Each of the entries below should be written out exactly as it reads.

§ **Stored records**
▬▬▬▬▬▬
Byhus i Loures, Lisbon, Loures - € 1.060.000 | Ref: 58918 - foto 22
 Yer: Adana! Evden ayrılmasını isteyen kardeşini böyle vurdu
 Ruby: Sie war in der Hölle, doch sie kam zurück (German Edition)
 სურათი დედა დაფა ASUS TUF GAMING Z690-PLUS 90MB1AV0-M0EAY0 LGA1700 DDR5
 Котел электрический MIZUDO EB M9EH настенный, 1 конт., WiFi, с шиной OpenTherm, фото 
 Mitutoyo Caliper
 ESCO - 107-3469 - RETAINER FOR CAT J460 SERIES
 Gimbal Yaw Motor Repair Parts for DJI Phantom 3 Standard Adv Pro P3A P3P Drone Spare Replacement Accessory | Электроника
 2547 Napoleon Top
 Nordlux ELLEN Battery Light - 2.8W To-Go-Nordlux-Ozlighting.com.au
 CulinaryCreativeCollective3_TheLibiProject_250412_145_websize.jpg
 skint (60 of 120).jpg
▬▬▬▬▬▬
§ **Task solution**
Byhus i Loures, Lisbon, Loures - € 1.060.000 | Ref: 58918 - foto 22
 Yer: Adana! Evden ayrılmasını isteyen kardeşini böyle vurdu
 Ruby: Sie war in der Hölle, doch sie kam zurück (German Edition)
 სურათი დედა დაფა ASUS TUF GAMING Z690-PLUS 90MB1AV0-M0EAY0 LGA1700 DDR5
 Котел электрический MIZUDO EB M9EH настенный, 1 конт., WiFi, с шиной OpenTherm, фото 
 Mitutoyo Caliper
 ESCO - 107-3469 - RETAINER FOR CAT J460 SERIES
 Gimbal Yaw Motor Repair Parts for DJI Phantom 3 Standard Adv Pro P3A P3P Drone Spare Replacement Accessory | Электроника
 2547 Napoleon Top
 Nordlux ELLEN Battery Light - 2.8W To-Go-Nordlux-Ozlighting.com.au
 CulinaryCreativeCollective3_TheLibiProject_250412_145_websize.jpg
 skint (60 of 120).jpg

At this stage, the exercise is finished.